IVY GCINA has lived in agonizing uncertainty since 1985 when her activist brother, Sipho Hashe, disappeared at the hands of the police, a victim of South Africa's undeclared apartheid war.
Nearly a decade later she wants to see the faces and names of his abductors and presumed killers, but she wonders whether the country's first black-led government can deliver on promises to uncover the dirty secrets of the past.
Like many relatives of tens of thousands of murdered South Africans - mainly blacks - she hopes a Truth Commission to be set up next year will serve as a balm and finally heal the wounds of a racially fractured nation. The commission will offer amnesty to those who confess.
But human rights groups and bereaved relatives fear members of the apartheid-era security forces may not step forward and that the probe will not go far enough because of continued government secrecy. They believe the new coalition government, led by the African National Congress (ANC), is as fearful as the former white minority rulers about letting the full truth be disclosed.
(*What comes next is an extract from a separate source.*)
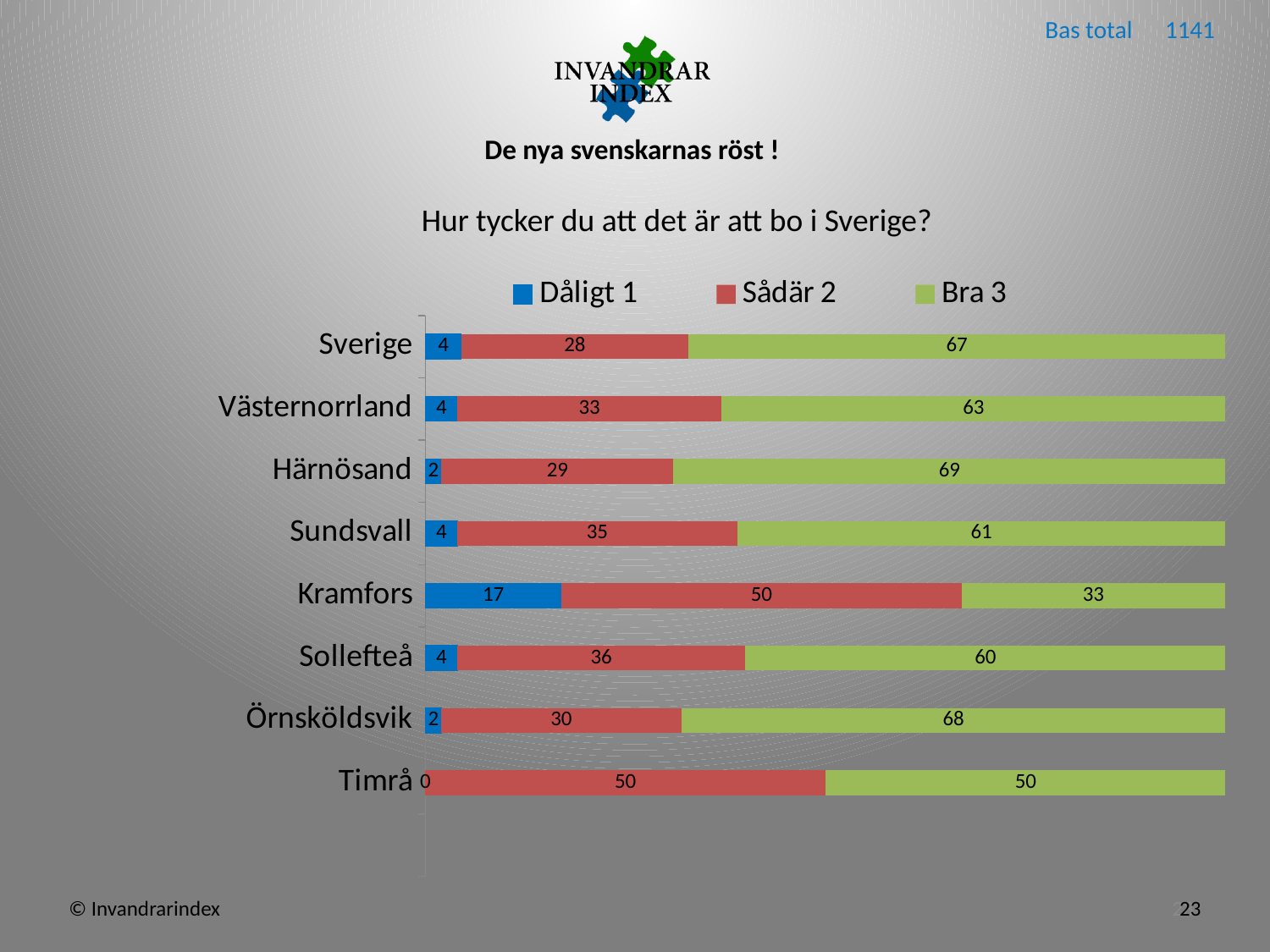
How many categories are shown on the chart? 8 What is the title of the chart? Hur tycker du att det är att bo i Sverige? How many series does the legend list? 3 What is the value of 'Sådär 2' for Kramfors? 50 What kind of chart is shown on the slide? Stacked bar chart What is the difference between the 'Bra 3' values for Sverige and Västernorrland? 4 Which category has the lowest value for 'Bra 3'? Kramfors What is the total of the stacked bar for Örnsköldsvik? 100 What is the value of 'Dåligt 1' for Timrå? 0 Which category has the highest value for 'Dåligt 1'? Kramfors Which is larger: the 'Sådär 2' value for Sundsvall or for Sollefteå? Sollefteå What is the value of 'Bra 3' for Härnösand? 69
``You can forgive but you can never forget,'' says Ms. Gcina, who herself suffered police harassment. ``The Truth Commission is a good idea. But the killers must go to court first. We need justice. And we want my brother's ashes and bones for a proper burial.''
Her desire for justice will probably not be satisfied under the current draft bill expected to be approved by the multiracial parliament in February. The bill - a priority of the black majority government - is aimed at fulfilling the dream of President Nelson Mandela, himself a political prisoner for 27 years, for a nation free of rancor that can move on to economic development and further progress toward democracy.
The draft bill envisions compensation paid to victims and amnesty for some people who committed political crimes from March 1, 1960, to Dec. 5, 1993, if full disclosures are made. But the ANC, concerned about alienating the right wing and unearthing revelations about its own atrocities, has backed away from promises of ``maximum transparency'' and agreed to demands by the former ruling National Party that applications for amnesty could be made behind closed doors rather than at public hearings.
Legal sources believe that senior officials of the police and Cabinet, perhaps including former President Frederik de Klerk, now a deputy president, could be implicated if the Truth Commission probes go deep enough.
A survey by the Institute for a Democratic South Africa, a think tank, indicated that intolerance seething below the surface could rise if disclosures were treated insensitively. The Truth Commission ``is one of the most high-risk exercises in the recent political life of South Africa,'' says political scientist Hennie Kotze.
The survey showed that 79 percent of respondents from both the National Party and the Zulu-dominated Inkatha Freedom Party, 100 percent of respondents from the extra-parliamentary white right wing, and almost 66 percent of whites overall believed the commission could prompt more political conflict. But 73 percent of blacks and 81 percent of ANC supporters wanted it to go ahead.
White security force members may have to face revelations about death squads and the murders of thousands of people, including such high-profile anti-apartheid figures as black activists Steve Biko and Matthew Goniwe and white academic David Webster. Up to 30,000 people at a time were held without trial in apartheid jails.
The ANC, in turn, killed hundreds with bombings and shootings, but in the eyes of many blacks this was a heroic struggle. Less heroic were the 15,000 deaths in fighting between the ANC and its rival, Inkatha, and scores of detentions and tortures of suspected informers in ANC camps abroad.
Hundreds of ANC members received indemnity in the transition to democracy. Their names were published in the government gazette but with no mention of crimes. When an ANC-appointed commission last year detailed abuses at ANC bases abroad, the group apologized but refused to discipline cited officials.